## START Source extract

BOD=7:3434+87:7555*VM_dry  (3)

In equation Eq 3, BOD is expressed as mgO₂ g⁻¹ BC, and VM_dry is the volatile matter content, expressed as the mass fraction on a dry basis. The R² for this regression is 0.73, indicating that part of the resulting variability is not explained by this relation.

TABLE 8
Biochar BET specific surface area in m2 g−1.
(a) Wood biochar
Residence	Highest treatment temperature (° C.)
time (min)	300	450	600	750
10	—	4	196	128
60	6	23	127	—
(b) Residence time = 60 min
	Biomass input material
HTT (° C.)	Wood	Straw	Green waste	Algae
450	23	16	17	14
600	127	22	46	19
—: No data recorded

TABLE 9
Amount of biochar C oxidised after two
weeks of BOD incubation (% BOD/CODth)
	Biochar production conditions
	450° C.,	450° C.,	600° C.,	600° C.,
Input material	10 min	60 min	10 min	60 min
Wood	1.30	0.86	0.61	0.38
Straw	0.81	0.80	0.60	0.60
Green waste	1.23	1.10	0.99	0.54
Algae	2.94	2.07	2.06	1.81
CODth: theoretical COD value based on elemental composition

FIGS. 9 and 10 show the results for the mineralization rate. In general, the experiments had a good reproducibility, as can be seen from the error bars (n=3), and the resulting profiles are mostly uniform, showing an exponentially decreasing rate. From these two figures, it can be observed that practically all incubations with added biochar show a slightly decreased mineralization rate with respect to the soil incubation at the first three weeks of incubation. Some samples (straw, algae, and wood 600° C.) show a slight increase after this initial lag phase, the others take a little longer to show signs of increased decay rates. The main exception to this profile is green waste, which is seen in FIG. 10 to be the only sample to show an increased mineralization rate with respect to the soil incubation.

The result of these rate profiles can be observed in FIG. 11, which shows the evolution of the cumulative respiration of the samples over time, when compared to the soil incubation (difference=treatment−control). The green waste sample is the only one showing a clear increase in the total C that was mineralized, while the straw and wood-600° C. samples returned to the level of the control sample after 6 weeks of incubation. To put the values into context: the cumulative respiration at day 40 for green waste and wood 750° C., the top and bottom curve, is a deviation from the soil cumulative respiration of approximately +16% and −15%, respectively.

## END Source extract
## START Collected data

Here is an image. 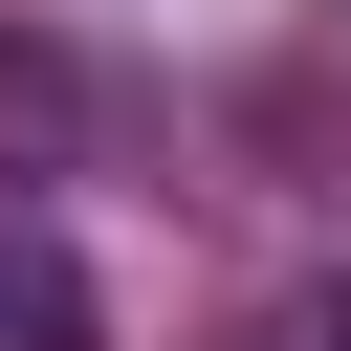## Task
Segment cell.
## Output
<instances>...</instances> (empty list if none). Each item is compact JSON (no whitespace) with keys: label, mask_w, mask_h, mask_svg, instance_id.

## END Collected data

For each statement, say yes or no according to the biochar text, and quote the words from it that decide the answer.
1. The regression has an R² of 0.73.
2. Green waste was the only sample whose mineralization rate rose above that of the soil incubation.
3. The straw and wood-600° C. samples came back to the control level after 4 weeks of incubation.
The listing has no role in this exercise.

1. Yes: "The R² for this regression is 0.73"
2. Yes: "green waste, which is seen in FIG. 10 to be the only sample to show an increased mineralization rate with respect to the soil incubation"
3. No: "the straw and wood-600° C. samples returned to the level of the control sample after 6 weeks of incubation"